TASK PROMPT:
Count the lines in the rows below that contain the string "window". Matching is case-sensitive, and the reply is only the number.

RECORDS FOR THE TASK:
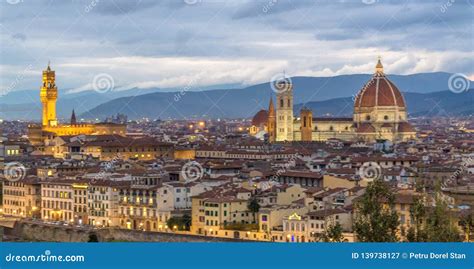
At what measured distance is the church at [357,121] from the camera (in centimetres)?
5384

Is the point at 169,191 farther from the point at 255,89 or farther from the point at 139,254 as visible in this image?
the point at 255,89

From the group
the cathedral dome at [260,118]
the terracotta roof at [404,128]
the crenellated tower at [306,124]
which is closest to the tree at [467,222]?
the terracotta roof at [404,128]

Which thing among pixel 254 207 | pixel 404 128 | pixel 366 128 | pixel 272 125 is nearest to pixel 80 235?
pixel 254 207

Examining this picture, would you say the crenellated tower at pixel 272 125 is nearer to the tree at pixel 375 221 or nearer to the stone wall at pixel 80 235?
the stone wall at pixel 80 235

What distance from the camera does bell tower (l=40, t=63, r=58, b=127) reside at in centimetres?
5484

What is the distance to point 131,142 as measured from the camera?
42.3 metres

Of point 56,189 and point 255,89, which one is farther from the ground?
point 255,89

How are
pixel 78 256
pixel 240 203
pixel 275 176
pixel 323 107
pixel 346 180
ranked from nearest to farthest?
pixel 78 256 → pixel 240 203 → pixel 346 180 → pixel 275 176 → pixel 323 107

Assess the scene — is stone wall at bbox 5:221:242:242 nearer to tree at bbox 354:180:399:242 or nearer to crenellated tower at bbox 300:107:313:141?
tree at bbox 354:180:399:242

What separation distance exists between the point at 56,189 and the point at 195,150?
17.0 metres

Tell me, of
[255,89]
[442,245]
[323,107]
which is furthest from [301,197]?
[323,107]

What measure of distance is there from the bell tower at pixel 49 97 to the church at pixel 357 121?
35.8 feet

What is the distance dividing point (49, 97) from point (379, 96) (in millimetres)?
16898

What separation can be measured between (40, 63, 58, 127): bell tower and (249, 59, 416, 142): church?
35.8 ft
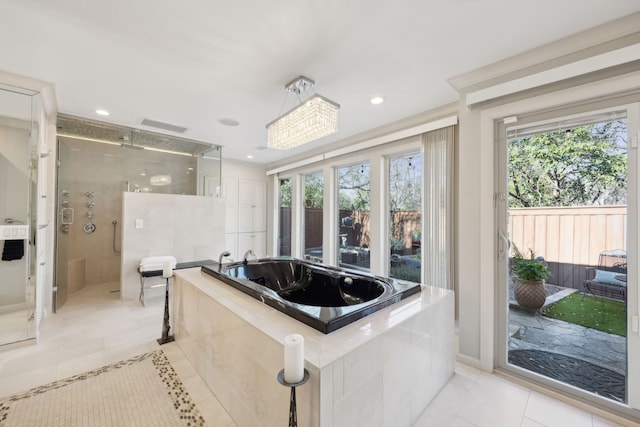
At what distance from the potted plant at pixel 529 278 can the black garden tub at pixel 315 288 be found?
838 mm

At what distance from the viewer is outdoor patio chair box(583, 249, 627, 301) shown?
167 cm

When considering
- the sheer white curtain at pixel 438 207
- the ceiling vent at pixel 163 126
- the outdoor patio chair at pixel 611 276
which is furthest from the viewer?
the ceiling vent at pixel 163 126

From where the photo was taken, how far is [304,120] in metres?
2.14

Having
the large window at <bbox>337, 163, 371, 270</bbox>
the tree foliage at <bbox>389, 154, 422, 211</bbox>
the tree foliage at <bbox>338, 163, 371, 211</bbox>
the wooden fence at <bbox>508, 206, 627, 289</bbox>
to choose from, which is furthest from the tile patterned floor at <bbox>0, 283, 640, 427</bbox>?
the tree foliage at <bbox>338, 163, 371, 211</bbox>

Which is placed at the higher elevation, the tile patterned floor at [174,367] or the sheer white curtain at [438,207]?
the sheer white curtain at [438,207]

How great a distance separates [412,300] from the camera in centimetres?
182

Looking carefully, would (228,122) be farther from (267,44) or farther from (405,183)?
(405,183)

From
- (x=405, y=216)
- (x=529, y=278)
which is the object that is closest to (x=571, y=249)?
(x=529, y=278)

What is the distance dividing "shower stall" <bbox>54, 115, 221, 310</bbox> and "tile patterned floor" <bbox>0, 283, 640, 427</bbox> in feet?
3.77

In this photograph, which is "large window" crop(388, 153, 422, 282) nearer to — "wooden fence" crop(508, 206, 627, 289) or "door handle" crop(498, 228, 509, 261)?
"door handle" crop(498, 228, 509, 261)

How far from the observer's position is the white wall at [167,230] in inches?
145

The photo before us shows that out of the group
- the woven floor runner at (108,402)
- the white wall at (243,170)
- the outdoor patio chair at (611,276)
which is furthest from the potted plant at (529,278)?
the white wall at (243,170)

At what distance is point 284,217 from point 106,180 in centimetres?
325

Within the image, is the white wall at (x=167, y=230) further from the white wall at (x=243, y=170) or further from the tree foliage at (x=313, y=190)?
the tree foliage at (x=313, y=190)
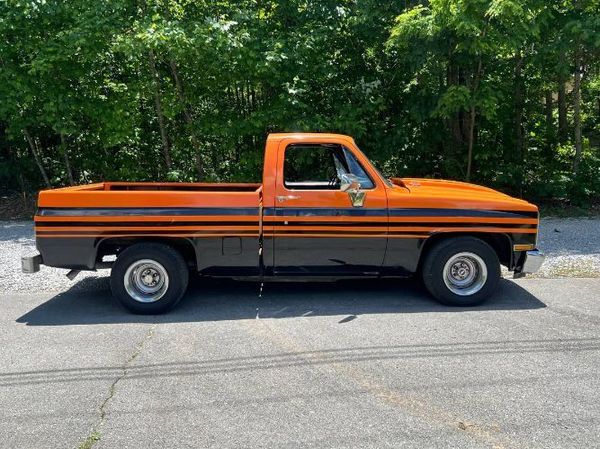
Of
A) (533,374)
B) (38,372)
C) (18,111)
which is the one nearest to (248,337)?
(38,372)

THE ANSWER:
2